Request ->
Please show each line of the material below that contains the word "wall", treating uppercase and lowercase as different.

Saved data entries
--

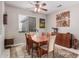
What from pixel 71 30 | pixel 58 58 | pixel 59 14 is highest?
pixel 59 14

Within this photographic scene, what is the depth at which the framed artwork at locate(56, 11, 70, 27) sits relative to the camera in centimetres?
529

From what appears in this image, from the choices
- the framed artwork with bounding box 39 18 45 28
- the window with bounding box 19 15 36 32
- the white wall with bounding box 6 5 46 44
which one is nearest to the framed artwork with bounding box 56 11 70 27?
the framed artwork with bounding box 39 18 45 28

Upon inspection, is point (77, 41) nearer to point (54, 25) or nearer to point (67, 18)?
point (67, 18)

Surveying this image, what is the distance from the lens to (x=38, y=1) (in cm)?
378

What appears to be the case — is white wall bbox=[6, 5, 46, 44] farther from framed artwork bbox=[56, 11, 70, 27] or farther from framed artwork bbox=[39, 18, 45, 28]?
framed artwork bbox=[56, 11, 70, 27]

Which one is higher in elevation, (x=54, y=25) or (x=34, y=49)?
(x=54, y=25)

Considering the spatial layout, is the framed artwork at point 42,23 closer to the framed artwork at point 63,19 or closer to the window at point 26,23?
the window at point 26,23

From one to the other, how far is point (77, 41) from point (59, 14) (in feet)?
7.34

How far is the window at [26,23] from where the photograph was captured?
20.2 ft

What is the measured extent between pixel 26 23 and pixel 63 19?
2.68 meters

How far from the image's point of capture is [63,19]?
5641 millimetres

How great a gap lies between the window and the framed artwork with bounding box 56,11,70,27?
6.01 ft

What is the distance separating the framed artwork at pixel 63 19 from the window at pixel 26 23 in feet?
6.01

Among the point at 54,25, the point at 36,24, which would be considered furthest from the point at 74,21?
the point at 36,24
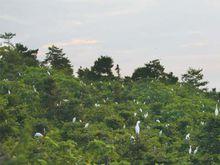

--

Finished answer ->
- the white wall with bounding box 6 5 46 44
What appears to be the case — is white wall bbox=[6, 5, 46, 44] farther from framed artwork bbox=[56, 11, 70, 27] or farther from framed artwork bbox=[39, 18, 45, 28]?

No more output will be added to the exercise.